Export all datasets in an R package
Lots of R packages come with datasets that are easily loaded into R using the data()
function.
I’ve recently been reading An Introduction to Statistical Learning by James, Witten, Hastie, and Tibshirani (available for free from their website), and the book has exercises that readers can do in R.
They have an R package, called ISLR2
, that includes several of the datasets used in the book and exercises.
While these data are easy to load into R, I wanted to have a way that I could use them anywhere.
So, I wrote this R script to save each dataset into a .csv, and put a repo with all of the .csv files on GitHub.
# File: save_ISLR_datasets.R
library(ISLR2)
library(readr)
# Load list of datasets
datasets <- data(package = "ISLR2")
# Pull out vector of dataset names
dataset_names <- datasets$results[,"Item"]

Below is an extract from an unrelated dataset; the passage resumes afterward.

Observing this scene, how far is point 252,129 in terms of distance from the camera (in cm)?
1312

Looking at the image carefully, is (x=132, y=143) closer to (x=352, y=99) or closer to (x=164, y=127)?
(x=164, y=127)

# Create directory to save the .csv files
dir_for_data <- "data"
dir.create(dir_for_data)
# Function to save a dataset to a csv given its name
save_dataset_to_csv <- function(dataset_name){
data(list = dataset_name)
dataset_to_save <- get(dataset_name)
if(!is.data.frame(dataset_to_save)){
return(paste0("Failed to save ", dataset_name))
}
write_csv(dataset_to_save, file = paste0(dir_for_data, "/", dataset_name, ".csv"))
return(paste0("Saved ", dataset_name))
}
sapply(dataset_names, save_dataset_to_csv)
At present, it only saves datasets that are data.frame
s.
This code could be easily modified to save datasets from any package or save them to formats other than .csv.